• **Fragmento del texto**
-.-.-

Lo que sí sabemos es que Trump ha estado obsesionado con las armas nucleares desde los años ochenta, que se niega a recibir consejos de los militares profesionales y que parece no entender un principio fundamental de la OTAN: las armas nucleares funcionan como elemento político disuasorio, no como superarma militar.
Esta obsesión repentina de hablar sobre conflictos nucleares entre hombres de poder ilimitado debería ser el tema más importante de las noticias y la mayor preocupación entre los políticos democráticos y partidarios de la paz.
En los últimos días, la pirotecnia visual en los canales de noticias de EEUU ha pasado de lanzamientos de misiles crucero a imágenes explícitas de explosiones en el aire destruyendo búnkeres. “Hermoso”, dijo un presentador de noticias sobre esas explosiones.
Nunca olvidaré las caras hinchadas por el botox de los presentadores de noticias de EEUU cuando llegaron a Nueva Orleans tras el huracán Katrina. Era como si alguien los hubiera despertado de un sueño. Sólo los mejores de entre ellos se dieron cuenta de que habían estado avanzando hacia el desastre como sonámbulos.
El huracán Katrina muestra lo que sucede cuando un desastre golpea a una ciudad frágil, asolada por la pobreza y socialmente dividida. En Nueva Orleans, la civilización se derrumbó durante unos días. Repentinamente llamados a mover sus pesados cuerpos en lo que debía ser un arduo y sacrificado trabajo, los policías abandonaron todo al instante. Lo que sucedió a continuación es el equivalente moderno de los linchamientos. Colapsaron el gobierno central y el comando militar encargado de la situación. Mi propia experiencia en aquel lugar me convenció de que si hay un alud de muertes en una ciudad del mundo desarrollado, el verdadero problema será el caos social y no la enfermedad por radiación masiva.

-.-.-

• **Datos mostrados**

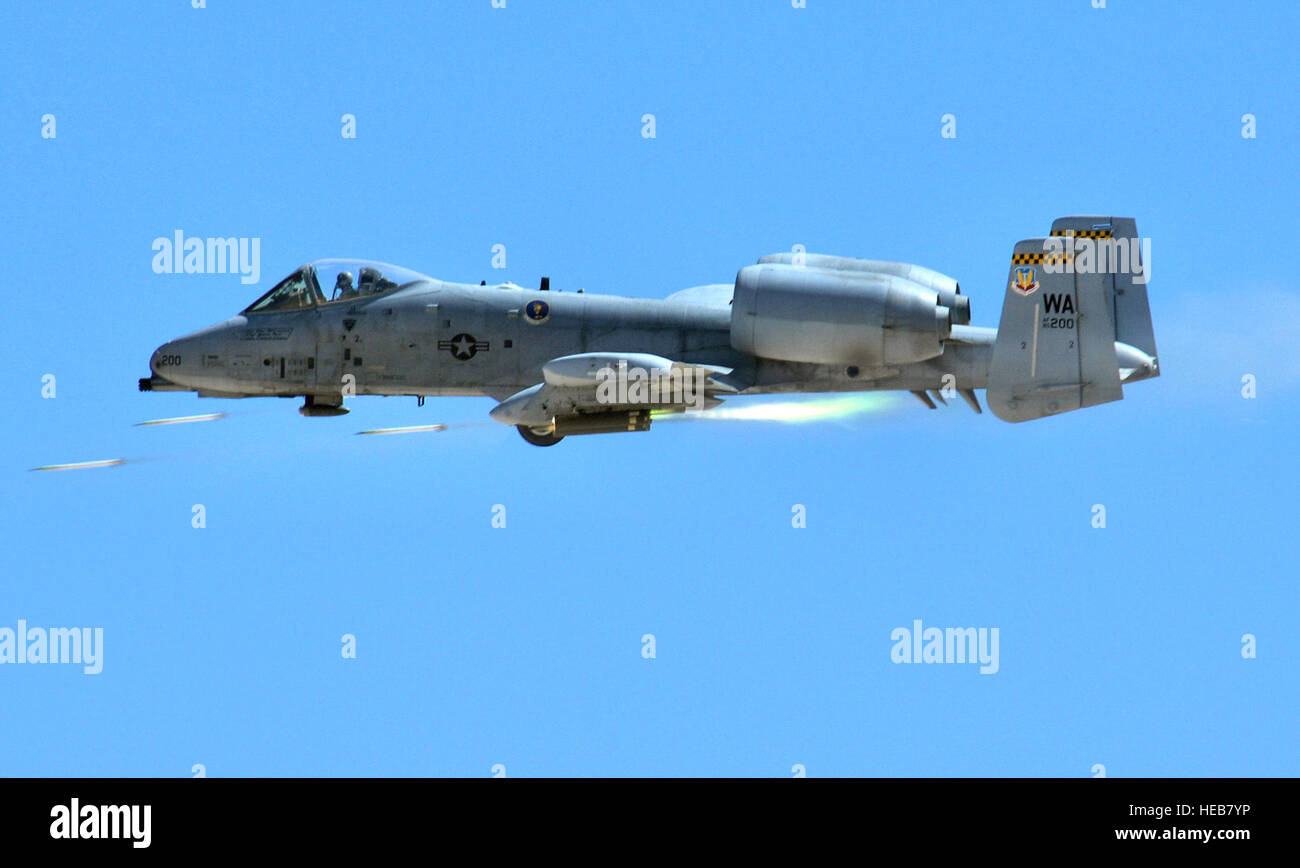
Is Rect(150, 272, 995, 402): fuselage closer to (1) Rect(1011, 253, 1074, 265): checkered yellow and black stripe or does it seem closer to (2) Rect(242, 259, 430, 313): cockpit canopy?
(2) Rect(242, 259, 430, 313): cockpit canopy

-.-.-

• **Cómo resolverla**
Enumera, en el orden en que aparecen por primera vez, todos los nombres propios del fragmento del texto, sin repetir ninguno.

• **Solución**
Trump, OTAN, EEUU, Nueva Orleans, Katrina